【連載】この中小化粧品会社に注目㉟エトヴォス(上)~投資ファンドのLCAが買収し傘下に~

2021.01.28

特集

編集部

天然鉱物原料を配合して作るミネラルコスメのメーカー「株式会社エトヴォス」(大阪府大阪市、尾川ひふみ代表、設立2007年5月)は、ファッション・レザーグッズ、時計・宝飾、化粧品、酒など60以上のブランドを持つ世界屈指のコングロマリット「モエヘネシー・ルイヴィトン株式会社」(LVMH)系列の投資ファンド会社「Ⅼキャタルトン・アジア」(LCA)が投資(2020年4月)を行い、傘下に入った。
LCAがエトヴォスの第三者割当増資(新たに発行した株式を特定の第三者=法人・個人に引き受けてもらうことで、資金を調達する方法)を引き受けるとともに、尾川ひふみ代表個人が保有する株式の一部を譲受するなどして株式の過半数を取得した。取得額は、非公開。Lキャタルトンが日本の中小化粧品会社「エトヴォス」に投資し買収したのは、初のケース。

エトヴォスとLCA の両社は、第三者割当増資に伴い資金面と事業面でパートナーシップ契約を締結している。先行き、モエヘネシー・ルイヴィトンとLCA は、連携しながらエトヴォスの店舗数の拡大や顧客サービスの向上、商品開発、アジアを中心とした海外進出等を支援し成長につなげていく計画。また、LCAは、エトヴォスの経営体制の強化を図るため、モエ ヘネシー・ルイ ヴィトン・ジャパンのノルベール・ルレ代表取締役社長ら2人が社外取締役に就任した。
エドヴォスが第3者割当増資に踏み切ったのは、新たな成長に向けて踏み出すためには「資金調達と事業の両面で良きパートナーを確保することが重要」と判断したため。

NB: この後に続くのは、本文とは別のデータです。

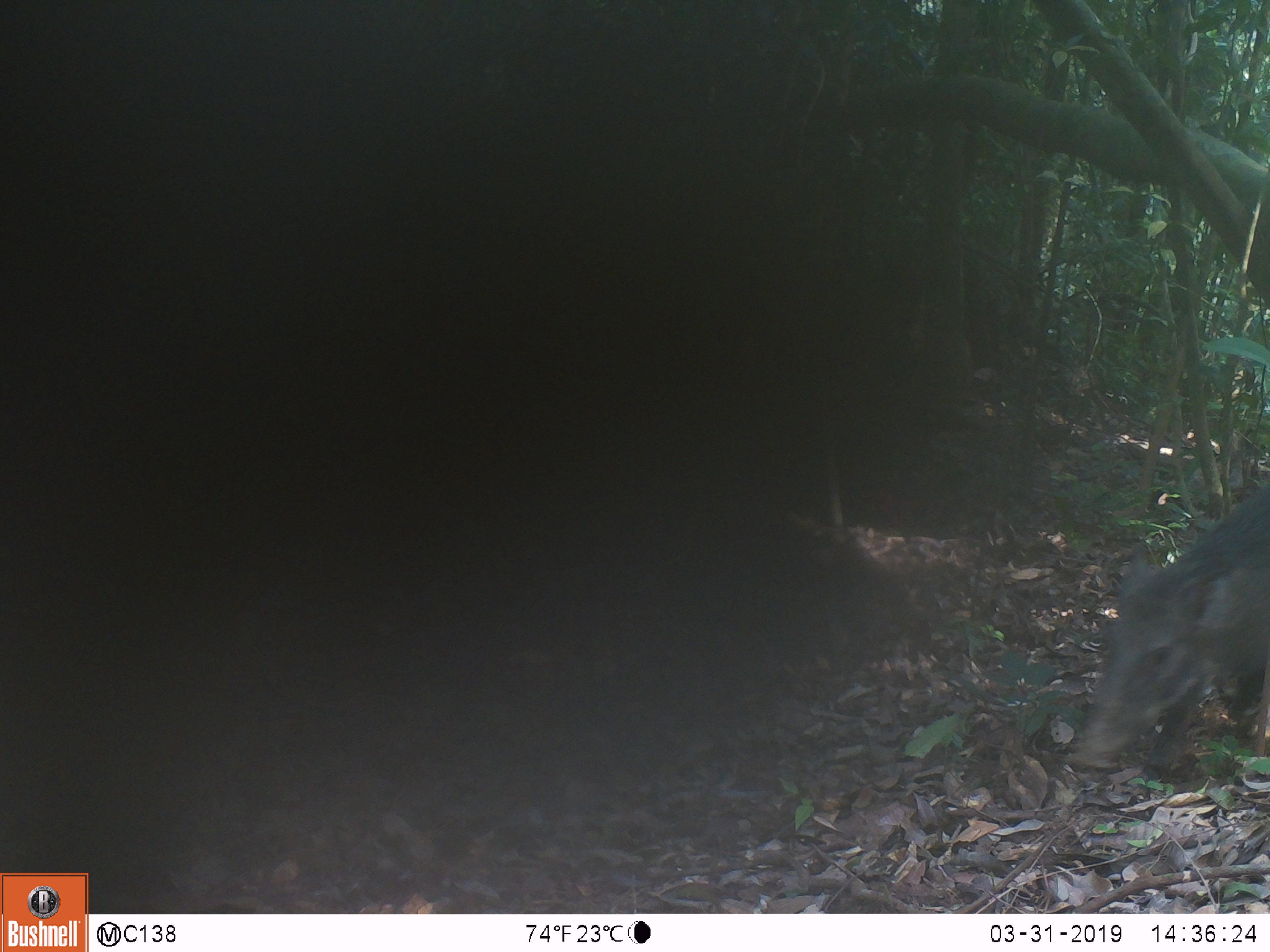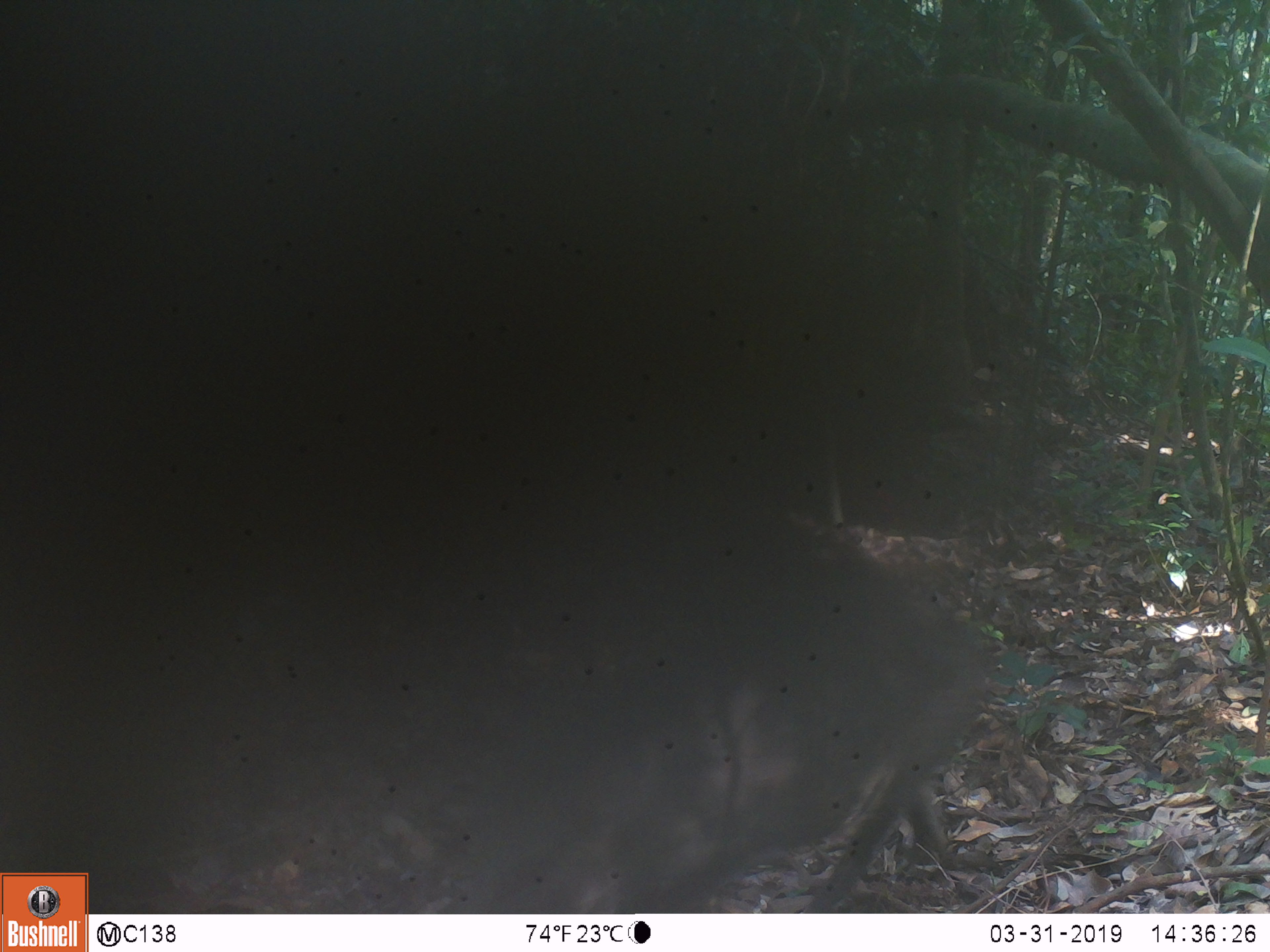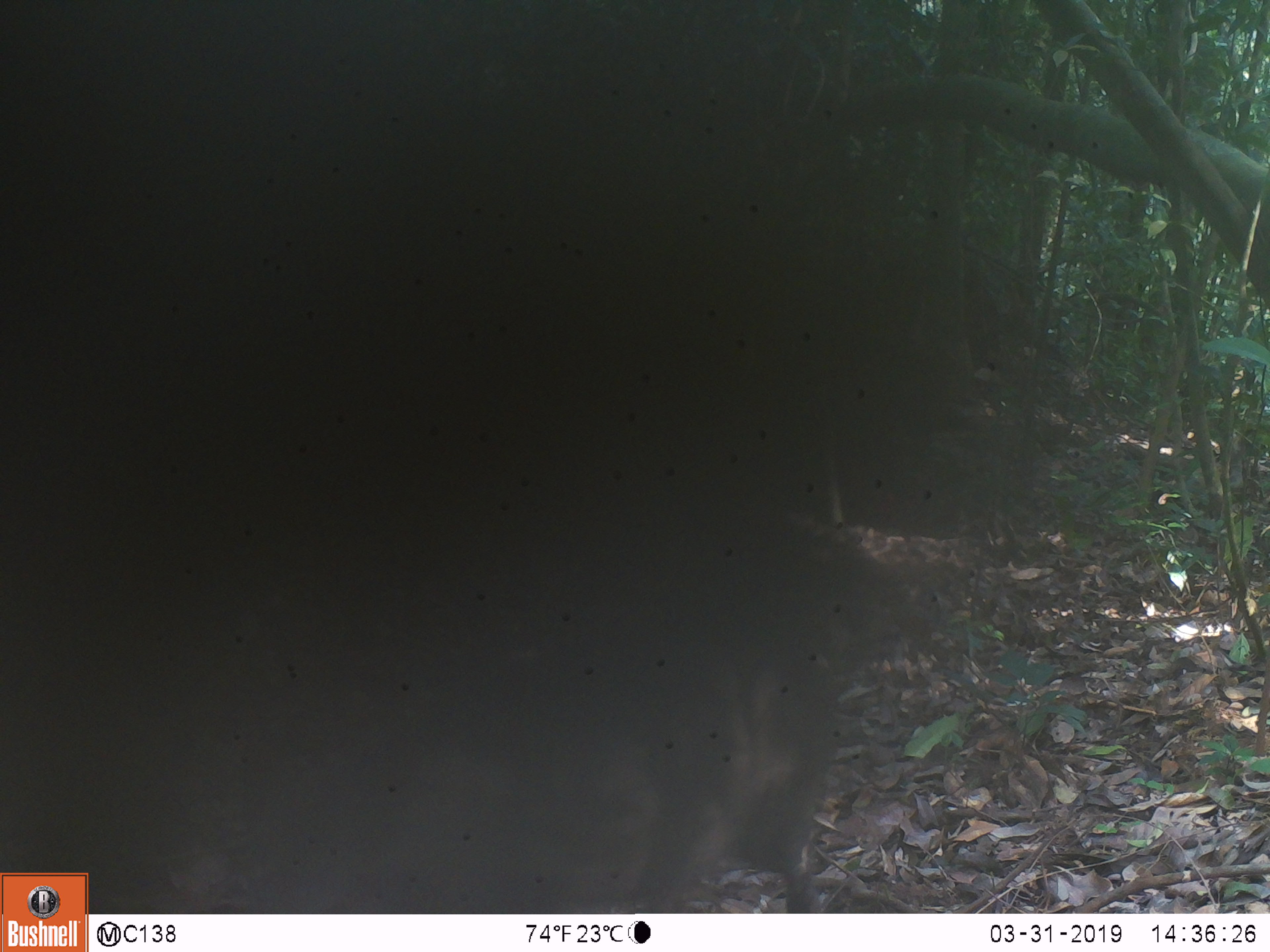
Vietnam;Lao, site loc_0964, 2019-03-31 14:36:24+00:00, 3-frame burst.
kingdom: Animalia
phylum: Chordata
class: Mammalia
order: Artiodactyla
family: Suidae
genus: Sus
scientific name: Sus scrofa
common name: eurasian wild pig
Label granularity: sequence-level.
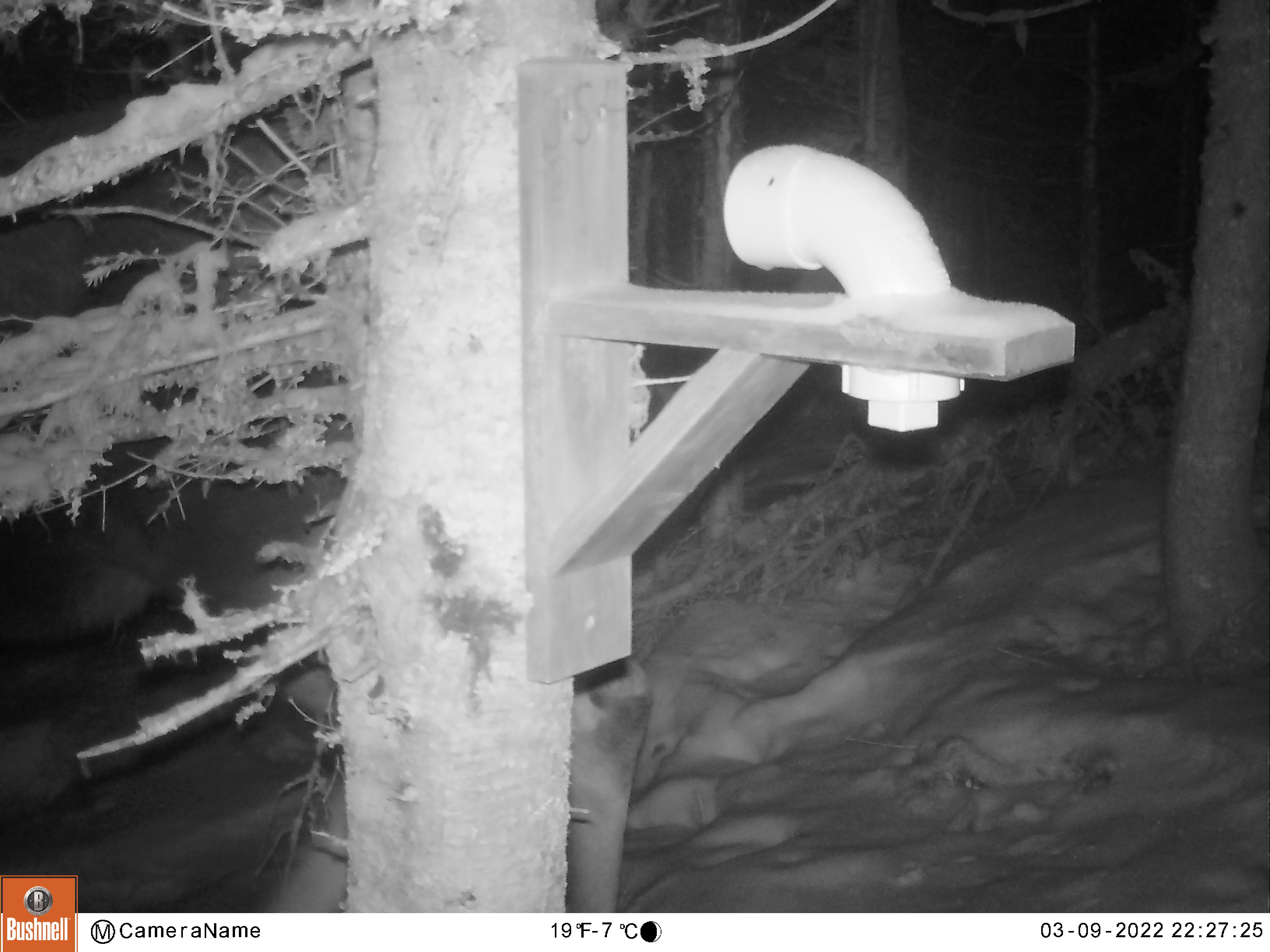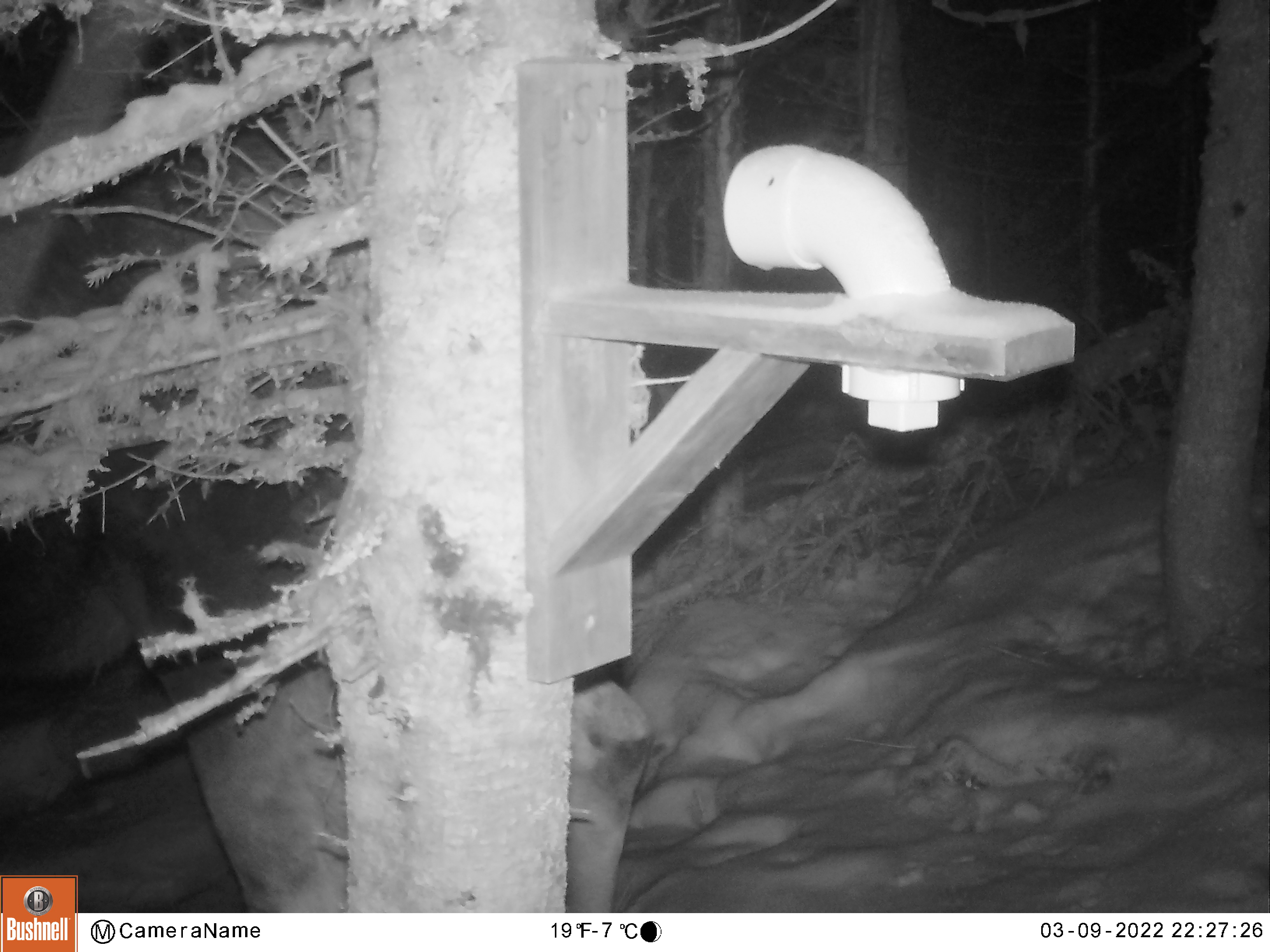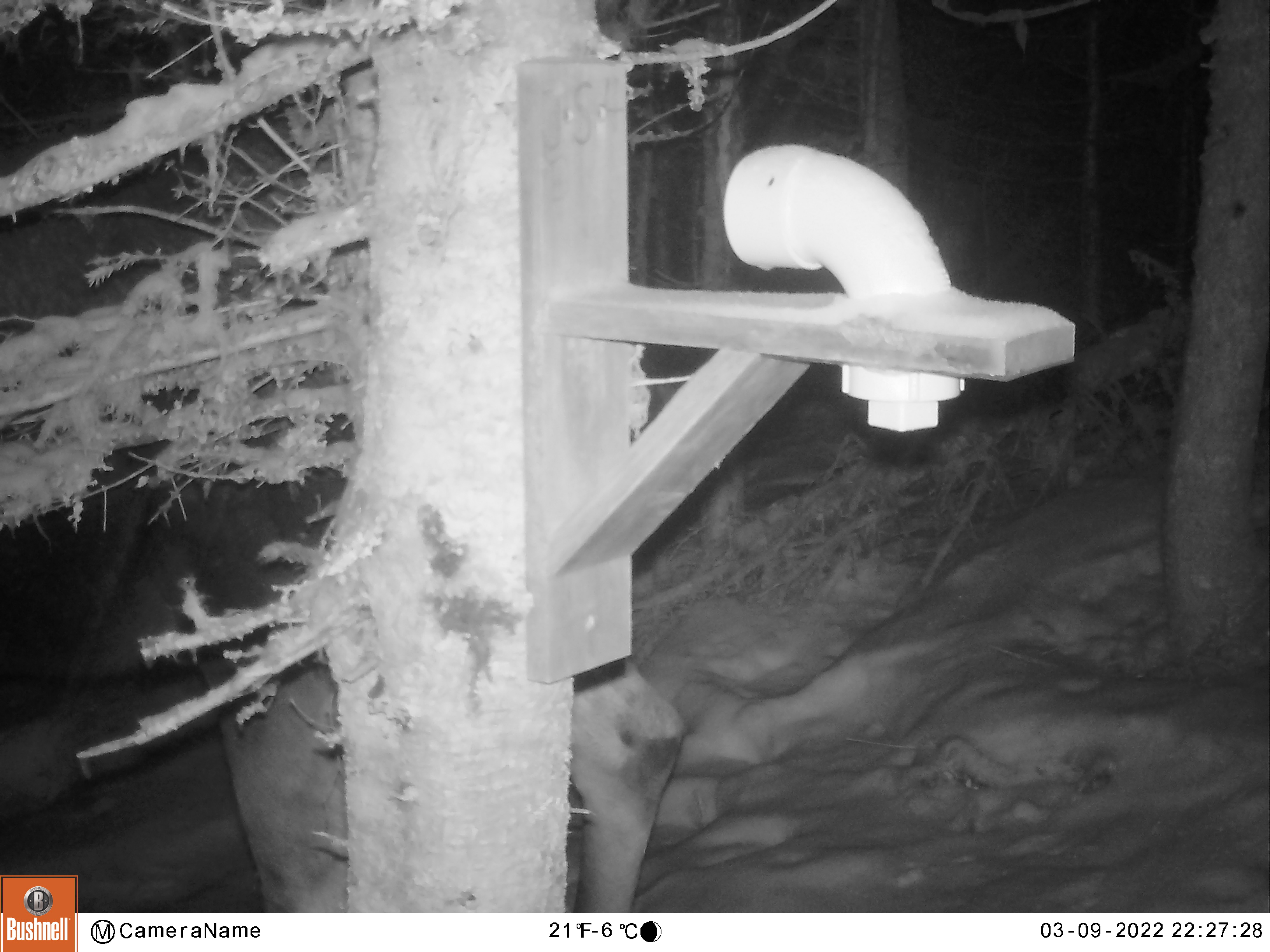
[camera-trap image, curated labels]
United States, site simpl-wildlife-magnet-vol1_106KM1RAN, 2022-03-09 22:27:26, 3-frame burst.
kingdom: Animalia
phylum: Chordata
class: Mammalia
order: Artiodactyla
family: Cervidae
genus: Alces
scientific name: Alces alces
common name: moose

一方、1987年創業のLVMH(モエヘネシー・ルイヴィトン)は、フランスを本拠地とするラグジュアリー商品に特化した企業。ルイ・ヴィトンやクリスチャン・ディオールなど世界的に有名な企業を抱え、ファッションだけにとどまらずフレグランスやコスメも主要事業と位置付けて欧米中心に買収を行っている。
その中で、系列投資ファンドのLCA がエドヴォスに投資したのは、肌へのやさしさを追求した高品質な商品群の提供を通じてコスメ業界で差別化したブランドポジションを築いていること。また、新規事業を拡大してさらなる成長を目指していることに着目して投資をおこなった。

ところで、LCAの投資姿勢は、未公開企業の株を取得し、同時にその企業の経営に深く関与して企業価値を高めた後に売却するプライベート・エクイティ・ファンドではない。また、投資先企業を簡単に売却(バイアウト)または取得した企業の株式を売却して利益を手にするイグジットを第一の目標に掲げて投資や出資は行わない。
基本的な投資スタンスは、特定の専門分野において卓越したクオリティや文化があり、その価値を世界的に見出されていないグッドブランドを発掘することで、よりよいブランディングを推進し企業価値を高めていくことを狙いとして投資を行う。LCA は、2018年に国内で眼鏡チェーンを展開するオンデーズに投資しているがコスメ企業への投資は、エトヴォスが初。